I woke up this morning and realized again that life is precious.  I have this ability to complain, not out loud, but within myself, as soon as I wake up.  If it is not icy cold, my body is caught up in pain or I'm just too tired for whatever reason.  Well that is stopping today.  I will get up with a positive attitude and I will stop complaining.  And of course I will stop crying because of all these negative things.  I have this pain thing going and I need to make the most of it.  God will heal me when His time is right.  At least I can say that the pain is better with the chemo and other new medication.  For that I am eternally grateful.  God is good all the time.
 
I'm looking forward to summer.  I believe this summer is going to be the start of many changes.  For one thing it will be grand to see the sun rising, and not get to work when it is still half dark outside.  My Mom is officially on pension and that is also going to be a change for all of us.  Our little boy is going to big school in the new year and Ouma can't wait to spend more time with him.  Even when it means that she will be going 'back to school'as well, helping with homework and all the other school things.  She is excited and it is good that she can look forward to this challenge.  She is on holiday in Mosselbaai, and we miss her stacks, can't wait to see her next weekend.  Our 'little boy' is growing up so fast, it is amazing how they are doing sums and spelling already.  That he can write his name and surname, that he can have this debate with you, to inform you with great confidence that a shark is not a 'soogdier' (sorry can't remember the word I'm looking for in English).  He is a gift from our Lord above, a reminder why we are here, why we love and care.  His Mom is the center of his life.  A great Mother.  The way she can play rugby with him, the way she can calm him down when bad dreams wakes him.  I can't ask for a better sister and BFF.  She is great…
 
Work is going well.  Not much excitement really.  I thought it will be more of a challenge, because the business is growing daily, but we are not there yet.  The people I work with is friendly and likeable, except the one girl, a real 'gatkruiper' and pain in the butt.  Im really trying to like her and to keep my issues with her to myself.  But, ja, we will see.  I appointed her, so I need to live with it.  The farm is peaceful, and very little rules apply. 
 
I think that is enough 'babble' for one day…. I'm sure I will have more exciting things to blog about – soon.
 
 
 
 
 
 
 
 
 

Wednesday, July 3, 2013

Fear and hospitals...

So my RA is bad now.

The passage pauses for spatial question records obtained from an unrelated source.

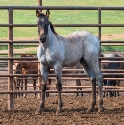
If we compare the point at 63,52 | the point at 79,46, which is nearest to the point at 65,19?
the point at 79,46

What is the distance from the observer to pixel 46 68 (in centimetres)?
1044

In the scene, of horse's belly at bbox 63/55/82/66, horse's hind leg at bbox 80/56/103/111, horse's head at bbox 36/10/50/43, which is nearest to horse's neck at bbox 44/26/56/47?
horse's head at bbox 36/10/50/43

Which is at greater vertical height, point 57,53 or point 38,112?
point 57,53

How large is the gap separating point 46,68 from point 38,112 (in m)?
0.78

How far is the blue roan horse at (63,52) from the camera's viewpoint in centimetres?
1021

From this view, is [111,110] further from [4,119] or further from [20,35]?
[20,35]

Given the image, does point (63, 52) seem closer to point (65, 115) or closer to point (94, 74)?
point (94, 74)

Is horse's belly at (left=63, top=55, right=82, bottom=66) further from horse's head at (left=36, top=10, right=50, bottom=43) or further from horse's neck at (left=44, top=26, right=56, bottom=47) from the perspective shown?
horse's head at (left=36, top=10, right=50, bottom=43)

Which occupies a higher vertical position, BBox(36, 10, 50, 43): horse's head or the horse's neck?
BBox(36, 10, 50, 43): horse's head

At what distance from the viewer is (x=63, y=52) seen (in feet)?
34.1

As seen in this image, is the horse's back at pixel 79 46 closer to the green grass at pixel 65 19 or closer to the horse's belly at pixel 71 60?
the horse's belly at pixel 71 60


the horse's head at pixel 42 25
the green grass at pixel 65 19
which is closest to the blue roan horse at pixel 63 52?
the horse's head at pixel 42 25

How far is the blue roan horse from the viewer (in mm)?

Im not sure if it is my depression regarding it or just the pain. Or maybe just both. Im real scared because I must go into hospital for tests....im truly scared.

Jesus, please help me? Please let there be nothing wrong with me other than my RA? Please Father? Jesus please heal me? Only U can fix me...

Amen

Whoever might be reading this blog, please say a prayer for me?